[Records from a spatial question set]
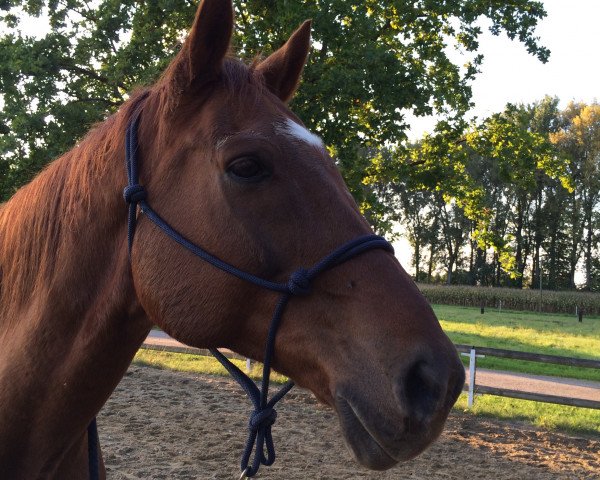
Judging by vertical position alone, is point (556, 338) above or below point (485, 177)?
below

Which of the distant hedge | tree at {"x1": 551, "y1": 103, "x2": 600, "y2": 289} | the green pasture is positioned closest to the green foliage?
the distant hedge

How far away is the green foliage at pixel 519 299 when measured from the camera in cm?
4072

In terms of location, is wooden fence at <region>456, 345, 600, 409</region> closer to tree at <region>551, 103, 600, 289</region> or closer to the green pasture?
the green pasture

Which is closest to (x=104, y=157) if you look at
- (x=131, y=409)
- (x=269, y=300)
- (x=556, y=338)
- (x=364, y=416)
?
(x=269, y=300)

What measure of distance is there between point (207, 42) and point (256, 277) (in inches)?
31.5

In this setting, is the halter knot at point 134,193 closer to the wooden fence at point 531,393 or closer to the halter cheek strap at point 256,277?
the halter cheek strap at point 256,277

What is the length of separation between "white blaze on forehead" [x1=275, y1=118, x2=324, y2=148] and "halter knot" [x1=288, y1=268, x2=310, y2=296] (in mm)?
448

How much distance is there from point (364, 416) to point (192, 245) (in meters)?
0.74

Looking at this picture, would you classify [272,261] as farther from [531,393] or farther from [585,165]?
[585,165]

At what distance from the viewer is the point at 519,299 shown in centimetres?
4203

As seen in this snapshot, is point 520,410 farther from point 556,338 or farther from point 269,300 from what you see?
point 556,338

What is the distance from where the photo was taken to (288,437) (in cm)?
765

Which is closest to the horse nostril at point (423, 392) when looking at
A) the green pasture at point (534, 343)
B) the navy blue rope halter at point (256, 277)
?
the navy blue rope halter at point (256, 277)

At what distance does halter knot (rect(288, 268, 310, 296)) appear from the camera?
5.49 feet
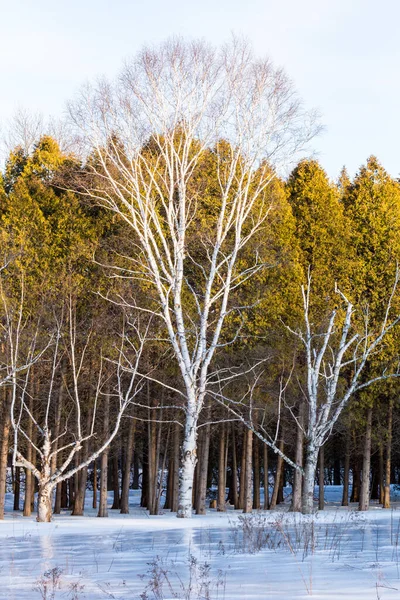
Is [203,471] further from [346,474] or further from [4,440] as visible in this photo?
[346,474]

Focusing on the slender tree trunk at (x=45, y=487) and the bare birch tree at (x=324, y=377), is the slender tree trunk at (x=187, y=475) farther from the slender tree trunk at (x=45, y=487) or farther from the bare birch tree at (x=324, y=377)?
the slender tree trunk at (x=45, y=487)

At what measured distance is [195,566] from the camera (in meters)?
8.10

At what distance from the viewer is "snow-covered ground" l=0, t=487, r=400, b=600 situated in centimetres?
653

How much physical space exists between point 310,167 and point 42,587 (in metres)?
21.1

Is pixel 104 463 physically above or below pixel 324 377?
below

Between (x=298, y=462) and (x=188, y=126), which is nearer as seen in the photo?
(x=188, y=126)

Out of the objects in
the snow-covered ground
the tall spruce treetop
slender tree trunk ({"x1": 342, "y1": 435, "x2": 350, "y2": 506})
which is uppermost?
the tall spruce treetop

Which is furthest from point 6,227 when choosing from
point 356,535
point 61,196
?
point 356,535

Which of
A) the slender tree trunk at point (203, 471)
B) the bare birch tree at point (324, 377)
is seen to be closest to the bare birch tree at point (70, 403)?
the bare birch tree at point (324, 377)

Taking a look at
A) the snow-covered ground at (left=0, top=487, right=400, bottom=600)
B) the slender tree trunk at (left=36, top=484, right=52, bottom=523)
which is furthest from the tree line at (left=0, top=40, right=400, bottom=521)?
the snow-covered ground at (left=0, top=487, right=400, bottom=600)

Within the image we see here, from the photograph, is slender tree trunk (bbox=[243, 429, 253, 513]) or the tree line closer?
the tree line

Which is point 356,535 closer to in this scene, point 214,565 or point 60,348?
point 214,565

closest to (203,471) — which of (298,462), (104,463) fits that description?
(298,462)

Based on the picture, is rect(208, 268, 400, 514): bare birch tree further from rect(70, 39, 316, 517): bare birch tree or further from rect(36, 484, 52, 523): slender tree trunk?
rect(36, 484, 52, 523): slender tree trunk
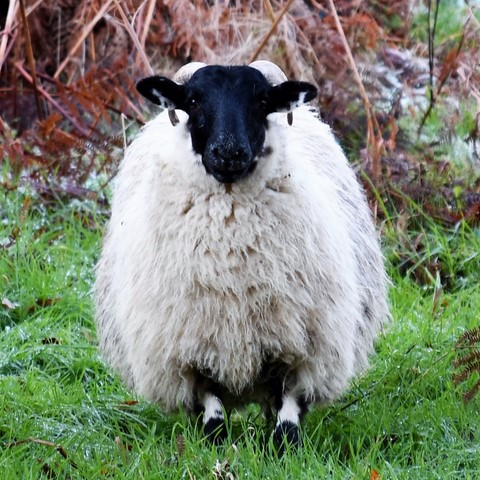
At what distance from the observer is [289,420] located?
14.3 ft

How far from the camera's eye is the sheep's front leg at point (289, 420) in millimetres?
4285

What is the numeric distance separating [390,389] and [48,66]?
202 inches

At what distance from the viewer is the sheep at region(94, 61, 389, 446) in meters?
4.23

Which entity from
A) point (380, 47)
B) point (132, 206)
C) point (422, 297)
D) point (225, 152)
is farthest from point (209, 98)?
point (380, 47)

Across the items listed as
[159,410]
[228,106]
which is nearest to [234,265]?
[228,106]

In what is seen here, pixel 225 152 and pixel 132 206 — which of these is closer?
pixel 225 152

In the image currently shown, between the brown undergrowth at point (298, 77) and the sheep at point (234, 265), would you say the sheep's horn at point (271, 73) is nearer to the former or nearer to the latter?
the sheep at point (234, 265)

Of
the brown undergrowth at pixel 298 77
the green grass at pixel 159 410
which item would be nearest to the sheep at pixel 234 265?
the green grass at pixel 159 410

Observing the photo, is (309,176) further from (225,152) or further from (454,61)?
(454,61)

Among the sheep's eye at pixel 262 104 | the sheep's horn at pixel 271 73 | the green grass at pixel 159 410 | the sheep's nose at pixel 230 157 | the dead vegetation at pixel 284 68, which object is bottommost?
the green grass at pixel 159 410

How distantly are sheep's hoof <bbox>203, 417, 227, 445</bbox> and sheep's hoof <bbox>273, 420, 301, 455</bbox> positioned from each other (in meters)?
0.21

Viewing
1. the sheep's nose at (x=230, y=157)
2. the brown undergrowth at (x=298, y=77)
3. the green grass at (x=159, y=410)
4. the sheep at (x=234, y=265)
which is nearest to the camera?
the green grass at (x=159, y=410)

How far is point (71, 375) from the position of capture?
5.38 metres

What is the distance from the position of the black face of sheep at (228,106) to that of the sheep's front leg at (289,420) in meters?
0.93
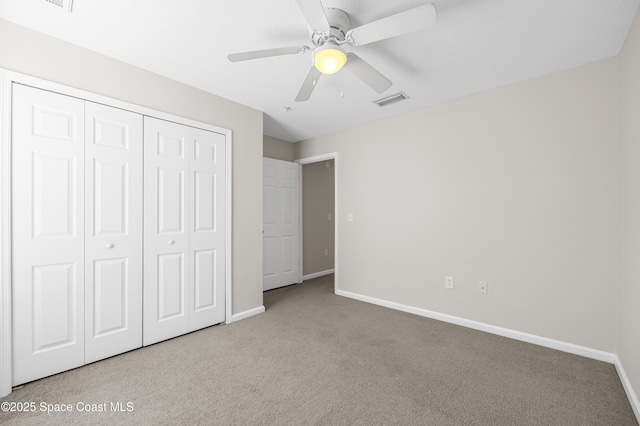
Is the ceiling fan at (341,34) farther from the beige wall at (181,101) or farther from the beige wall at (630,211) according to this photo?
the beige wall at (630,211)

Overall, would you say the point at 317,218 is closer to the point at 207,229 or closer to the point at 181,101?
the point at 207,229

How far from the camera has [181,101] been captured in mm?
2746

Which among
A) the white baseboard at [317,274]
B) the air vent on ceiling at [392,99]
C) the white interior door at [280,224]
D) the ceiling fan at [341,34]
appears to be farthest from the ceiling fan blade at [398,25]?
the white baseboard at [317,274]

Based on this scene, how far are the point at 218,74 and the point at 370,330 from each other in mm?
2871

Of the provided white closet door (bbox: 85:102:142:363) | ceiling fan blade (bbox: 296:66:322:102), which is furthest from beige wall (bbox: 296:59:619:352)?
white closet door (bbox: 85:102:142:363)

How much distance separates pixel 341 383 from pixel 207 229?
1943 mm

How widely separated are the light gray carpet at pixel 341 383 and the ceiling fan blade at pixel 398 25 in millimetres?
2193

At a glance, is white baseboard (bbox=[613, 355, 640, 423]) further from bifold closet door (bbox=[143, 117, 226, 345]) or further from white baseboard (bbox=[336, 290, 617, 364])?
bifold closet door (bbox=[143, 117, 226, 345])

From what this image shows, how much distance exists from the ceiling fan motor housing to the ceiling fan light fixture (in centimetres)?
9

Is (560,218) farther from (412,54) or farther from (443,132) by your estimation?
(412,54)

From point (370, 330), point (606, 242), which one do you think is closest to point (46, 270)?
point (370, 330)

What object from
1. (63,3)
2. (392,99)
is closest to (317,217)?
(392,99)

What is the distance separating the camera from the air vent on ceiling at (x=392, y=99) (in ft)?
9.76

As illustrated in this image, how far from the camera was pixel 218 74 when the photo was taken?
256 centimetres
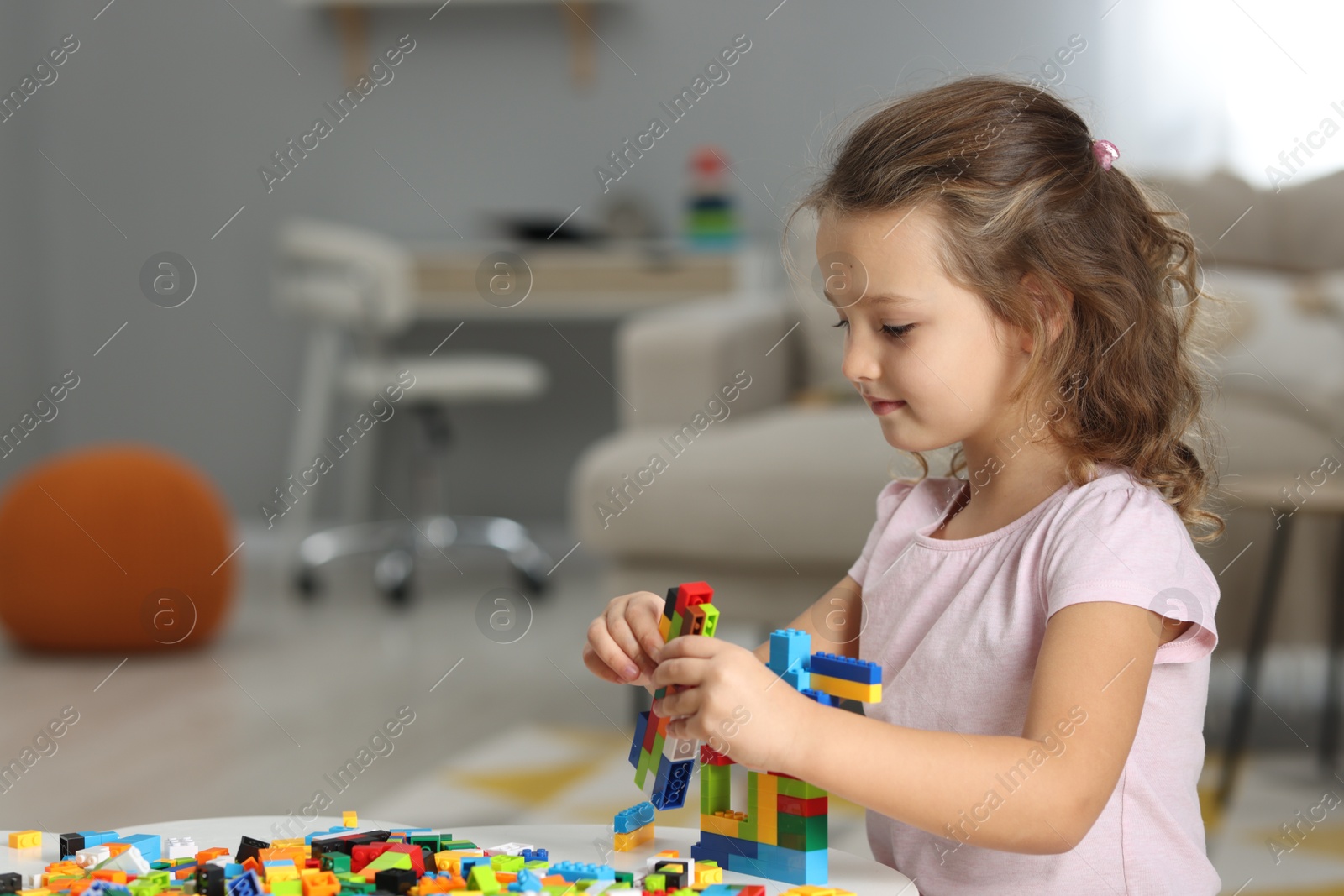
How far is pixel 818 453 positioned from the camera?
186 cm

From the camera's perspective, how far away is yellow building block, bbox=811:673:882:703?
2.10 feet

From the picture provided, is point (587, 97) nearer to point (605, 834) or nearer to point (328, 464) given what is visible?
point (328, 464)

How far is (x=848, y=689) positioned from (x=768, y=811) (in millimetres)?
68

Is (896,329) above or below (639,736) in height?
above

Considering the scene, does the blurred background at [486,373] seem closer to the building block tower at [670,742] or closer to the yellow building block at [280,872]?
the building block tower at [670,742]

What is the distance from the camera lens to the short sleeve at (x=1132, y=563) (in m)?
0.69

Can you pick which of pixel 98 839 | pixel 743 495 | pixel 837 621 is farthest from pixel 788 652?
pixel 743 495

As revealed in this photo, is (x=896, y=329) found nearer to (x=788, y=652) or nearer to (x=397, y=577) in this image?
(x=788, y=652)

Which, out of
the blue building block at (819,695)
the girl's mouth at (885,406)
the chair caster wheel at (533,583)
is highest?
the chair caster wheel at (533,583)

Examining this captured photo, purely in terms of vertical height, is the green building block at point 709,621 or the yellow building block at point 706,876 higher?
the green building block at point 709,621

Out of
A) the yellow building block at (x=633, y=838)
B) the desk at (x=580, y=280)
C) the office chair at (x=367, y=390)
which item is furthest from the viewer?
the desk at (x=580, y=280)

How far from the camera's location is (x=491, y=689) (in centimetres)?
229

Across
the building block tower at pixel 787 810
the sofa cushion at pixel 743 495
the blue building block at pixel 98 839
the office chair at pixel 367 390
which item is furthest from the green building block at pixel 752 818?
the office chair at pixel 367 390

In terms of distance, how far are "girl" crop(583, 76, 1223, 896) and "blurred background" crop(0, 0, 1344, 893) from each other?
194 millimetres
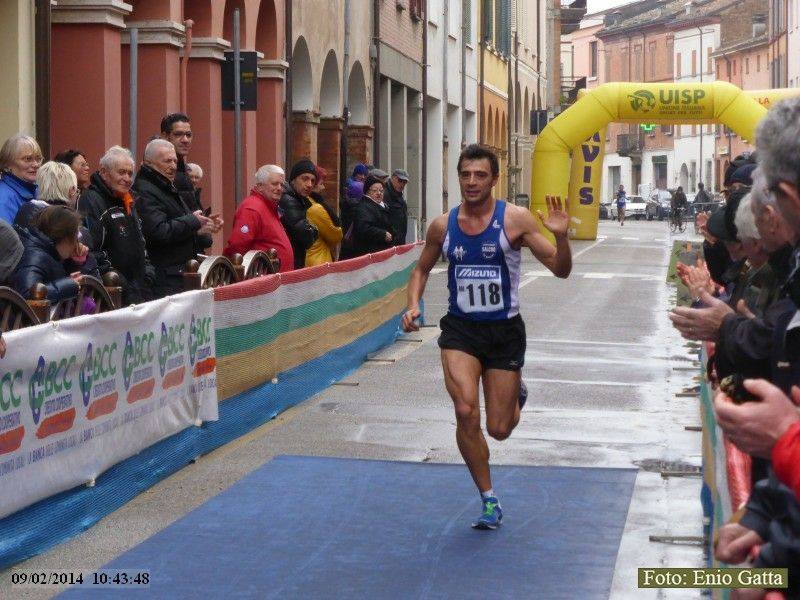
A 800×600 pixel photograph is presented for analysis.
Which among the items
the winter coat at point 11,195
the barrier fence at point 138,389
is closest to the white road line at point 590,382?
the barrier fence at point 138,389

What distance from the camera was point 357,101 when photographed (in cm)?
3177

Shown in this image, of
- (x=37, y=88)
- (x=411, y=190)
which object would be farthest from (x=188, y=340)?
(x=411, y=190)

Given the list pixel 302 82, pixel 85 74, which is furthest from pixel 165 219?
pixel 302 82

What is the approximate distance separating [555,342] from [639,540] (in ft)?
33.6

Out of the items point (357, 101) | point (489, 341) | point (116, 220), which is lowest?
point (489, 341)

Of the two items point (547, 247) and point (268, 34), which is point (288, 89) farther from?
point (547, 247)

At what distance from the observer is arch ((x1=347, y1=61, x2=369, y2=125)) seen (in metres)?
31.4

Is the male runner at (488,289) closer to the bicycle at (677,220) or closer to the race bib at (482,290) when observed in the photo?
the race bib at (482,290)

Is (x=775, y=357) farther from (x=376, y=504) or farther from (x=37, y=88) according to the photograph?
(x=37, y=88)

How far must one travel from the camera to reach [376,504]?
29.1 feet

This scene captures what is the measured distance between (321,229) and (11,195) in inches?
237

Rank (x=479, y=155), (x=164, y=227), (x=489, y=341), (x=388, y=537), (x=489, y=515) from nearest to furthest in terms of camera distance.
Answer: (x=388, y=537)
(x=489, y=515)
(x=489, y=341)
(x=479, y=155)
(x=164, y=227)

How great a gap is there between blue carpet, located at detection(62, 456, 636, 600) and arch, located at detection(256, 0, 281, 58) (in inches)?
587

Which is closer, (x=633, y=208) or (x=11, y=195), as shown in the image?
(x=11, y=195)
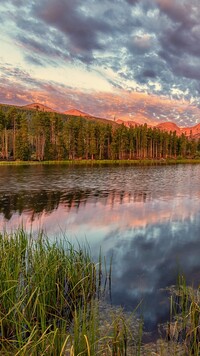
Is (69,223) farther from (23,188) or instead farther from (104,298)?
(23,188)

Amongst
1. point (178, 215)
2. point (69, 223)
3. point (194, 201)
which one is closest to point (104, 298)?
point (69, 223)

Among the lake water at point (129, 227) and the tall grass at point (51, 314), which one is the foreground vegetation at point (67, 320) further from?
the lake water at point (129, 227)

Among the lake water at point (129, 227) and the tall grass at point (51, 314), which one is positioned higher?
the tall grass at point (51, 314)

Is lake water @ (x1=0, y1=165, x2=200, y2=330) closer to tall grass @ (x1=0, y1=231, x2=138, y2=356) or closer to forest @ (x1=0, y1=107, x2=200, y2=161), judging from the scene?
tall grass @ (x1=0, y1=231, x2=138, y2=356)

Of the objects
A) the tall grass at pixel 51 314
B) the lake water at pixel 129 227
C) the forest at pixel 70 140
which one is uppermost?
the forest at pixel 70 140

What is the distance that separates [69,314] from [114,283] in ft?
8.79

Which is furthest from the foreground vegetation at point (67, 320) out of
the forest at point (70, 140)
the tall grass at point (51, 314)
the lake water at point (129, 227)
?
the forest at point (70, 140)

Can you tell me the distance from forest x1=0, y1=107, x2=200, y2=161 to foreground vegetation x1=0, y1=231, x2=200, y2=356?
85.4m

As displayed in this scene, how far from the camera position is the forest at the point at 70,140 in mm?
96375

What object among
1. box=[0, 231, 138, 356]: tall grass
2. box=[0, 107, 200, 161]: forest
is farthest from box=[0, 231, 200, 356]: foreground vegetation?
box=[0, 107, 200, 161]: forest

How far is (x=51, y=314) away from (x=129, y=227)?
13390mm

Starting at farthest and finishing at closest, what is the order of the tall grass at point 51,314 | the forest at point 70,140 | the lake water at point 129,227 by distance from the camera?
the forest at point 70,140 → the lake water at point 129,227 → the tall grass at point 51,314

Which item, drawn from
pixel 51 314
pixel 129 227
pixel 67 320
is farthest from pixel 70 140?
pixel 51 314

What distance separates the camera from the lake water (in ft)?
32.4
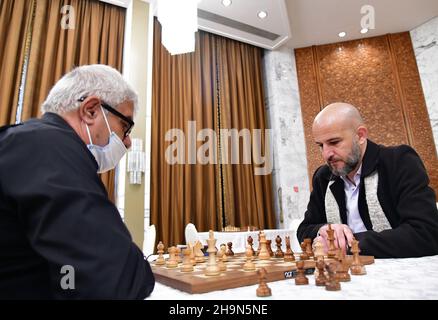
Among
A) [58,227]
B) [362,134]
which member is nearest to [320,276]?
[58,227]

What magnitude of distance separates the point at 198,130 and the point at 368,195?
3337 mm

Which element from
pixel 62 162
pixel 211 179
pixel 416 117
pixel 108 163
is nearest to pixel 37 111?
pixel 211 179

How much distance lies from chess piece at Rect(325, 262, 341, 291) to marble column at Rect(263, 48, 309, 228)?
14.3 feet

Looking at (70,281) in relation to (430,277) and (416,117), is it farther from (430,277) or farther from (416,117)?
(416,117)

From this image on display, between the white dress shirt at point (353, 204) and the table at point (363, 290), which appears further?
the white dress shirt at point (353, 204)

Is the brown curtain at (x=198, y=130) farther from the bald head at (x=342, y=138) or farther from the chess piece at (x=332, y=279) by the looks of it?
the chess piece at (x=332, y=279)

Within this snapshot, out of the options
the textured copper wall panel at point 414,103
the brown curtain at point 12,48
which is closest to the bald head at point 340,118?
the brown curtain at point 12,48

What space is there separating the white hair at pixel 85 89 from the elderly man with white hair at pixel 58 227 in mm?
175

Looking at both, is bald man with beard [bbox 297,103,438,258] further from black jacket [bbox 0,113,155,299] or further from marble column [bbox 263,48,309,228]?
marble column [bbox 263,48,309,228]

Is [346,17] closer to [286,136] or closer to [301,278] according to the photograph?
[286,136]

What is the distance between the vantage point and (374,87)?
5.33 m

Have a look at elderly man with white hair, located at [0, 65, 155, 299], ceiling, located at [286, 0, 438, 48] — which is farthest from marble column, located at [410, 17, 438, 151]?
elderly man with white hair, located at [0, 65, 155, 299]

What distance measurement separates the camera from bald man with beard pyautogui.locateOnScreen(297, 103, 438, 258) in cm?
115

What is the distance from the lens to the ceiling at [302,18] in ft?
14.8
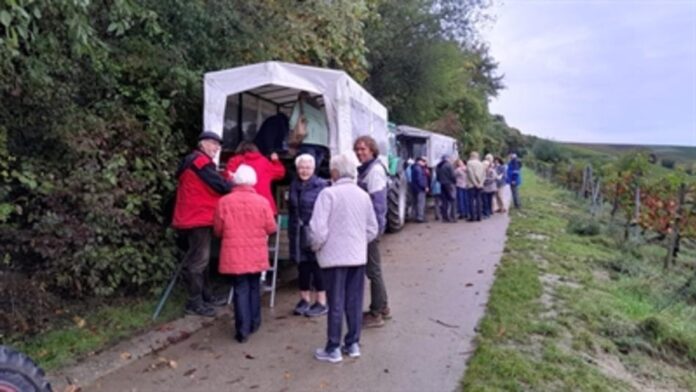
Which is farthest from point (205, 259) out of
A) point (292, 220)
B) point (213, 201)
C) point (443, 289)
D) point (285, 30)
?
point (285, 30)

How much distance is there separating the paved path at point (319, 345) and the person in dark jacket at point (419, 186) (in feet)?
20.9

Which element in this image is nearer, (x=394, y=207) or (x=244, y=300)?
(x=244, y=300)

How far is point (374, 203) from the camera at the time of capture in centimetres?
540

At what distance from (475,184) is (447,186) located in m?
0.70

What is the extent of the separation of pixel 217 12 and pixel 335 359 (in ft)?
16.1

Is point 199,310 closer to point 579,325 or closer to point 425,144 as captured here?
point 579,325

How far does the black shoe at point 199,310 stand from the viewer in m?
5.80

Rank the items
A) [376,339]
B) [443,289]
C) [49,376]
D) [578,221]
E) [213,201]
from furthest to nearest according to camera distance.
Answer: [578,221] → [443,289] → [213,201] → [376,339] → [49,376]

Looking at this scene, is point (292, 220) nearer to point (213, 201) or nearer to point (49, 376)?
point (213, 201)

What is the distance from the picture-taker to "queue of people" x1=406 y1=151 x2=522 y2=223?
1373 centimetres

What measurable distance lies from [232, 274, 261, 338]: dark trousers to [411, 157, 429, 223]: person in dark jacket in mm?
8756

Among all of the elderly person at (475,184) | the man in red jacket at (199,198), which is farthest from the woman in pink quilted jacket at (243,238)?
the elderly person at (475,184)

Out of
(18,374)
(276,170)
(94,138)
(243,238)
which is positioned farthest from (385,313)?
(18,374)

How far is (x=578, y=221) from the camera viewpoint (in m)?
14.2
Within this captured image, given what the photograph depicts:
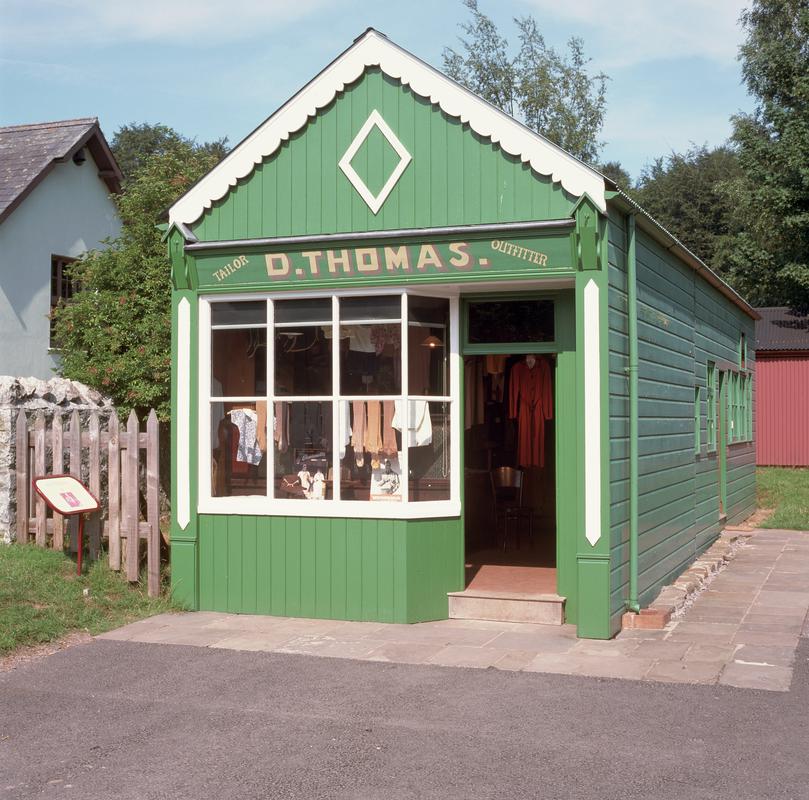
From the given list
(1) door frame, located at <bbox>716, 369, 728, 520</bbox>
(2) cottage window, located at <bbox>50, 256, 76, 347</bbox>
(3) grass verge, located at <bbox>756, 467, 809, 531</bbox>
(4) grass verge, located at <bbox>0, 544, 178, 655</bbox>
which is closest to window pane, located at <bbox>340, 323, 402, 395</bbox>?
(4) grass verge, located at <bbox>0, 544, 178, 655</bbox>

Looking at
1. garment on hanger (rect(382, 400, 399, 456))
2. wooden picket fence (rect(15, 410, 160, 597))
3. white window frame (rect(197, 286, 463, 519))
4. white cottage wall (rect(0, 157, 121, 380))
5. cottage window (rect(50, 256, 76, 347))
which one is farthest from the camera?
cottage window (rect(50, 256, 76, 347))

Task brief:
Determine how many lines in the records above contain the string "appears". Reply with the number alone.

Task output:
2